Spatial questions tied to pictures
****************************************

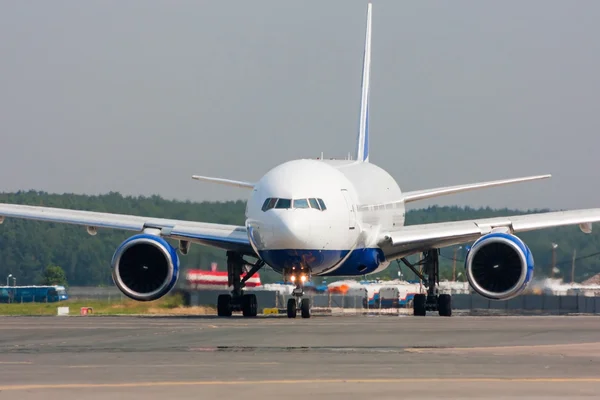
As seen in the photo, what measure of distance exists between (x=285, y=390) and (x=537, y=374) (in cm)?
316

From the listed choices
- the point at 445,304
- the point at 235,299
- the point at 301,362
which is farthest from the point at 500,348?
the point at 235,299

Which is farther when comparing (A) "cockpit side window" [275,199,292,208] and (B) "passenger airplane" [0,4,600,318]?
(B) "passenger airplane" [0,4,600,318]

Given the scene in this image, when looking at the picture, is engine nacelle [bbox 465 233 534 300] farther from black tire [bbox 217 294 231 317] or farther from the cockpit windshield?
black tire [bbox 217 294 231 317]

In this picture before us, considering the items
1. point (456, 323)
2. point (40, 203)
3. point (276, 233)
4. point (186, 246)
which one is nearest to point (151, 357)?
point (456, 323)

****************************************

* _SET TASK_: Copy every one of the lines above word for word, leaving out the pictures.

* _CORRECT ANSWER_:
As seen in the photo, what measure of distance exists between (x=285, y=390) and (x=537, y=374) (in cm)?
316

From the listed choices
- the point at 445,304
- the point at 235,299
- the point at 301,362
which is farthest from the point at 500,348?
the point at 235,299

Which is farther when comparing (A) "cockpit side window" [275,199,292,208] and (B) "passenger airplane" [0,4,600,318]?
(B) "passenger airplane" [0,4,600,318]

Given the scene in this image, when looking at the picture, is engine nacelle [bbox 465 233 534 300] farther from black tire [bbox 217 294 231 317] or farther from the cockpit windshield?
black tire [bbox 217 294 231 317]

In this picture before us, considering the items
1. point (456, 323)
2. point (40, 203)
3. point (276, 233)
4. point (186, 246)
which one is nearest to point (151, 357)?
point (456, 323)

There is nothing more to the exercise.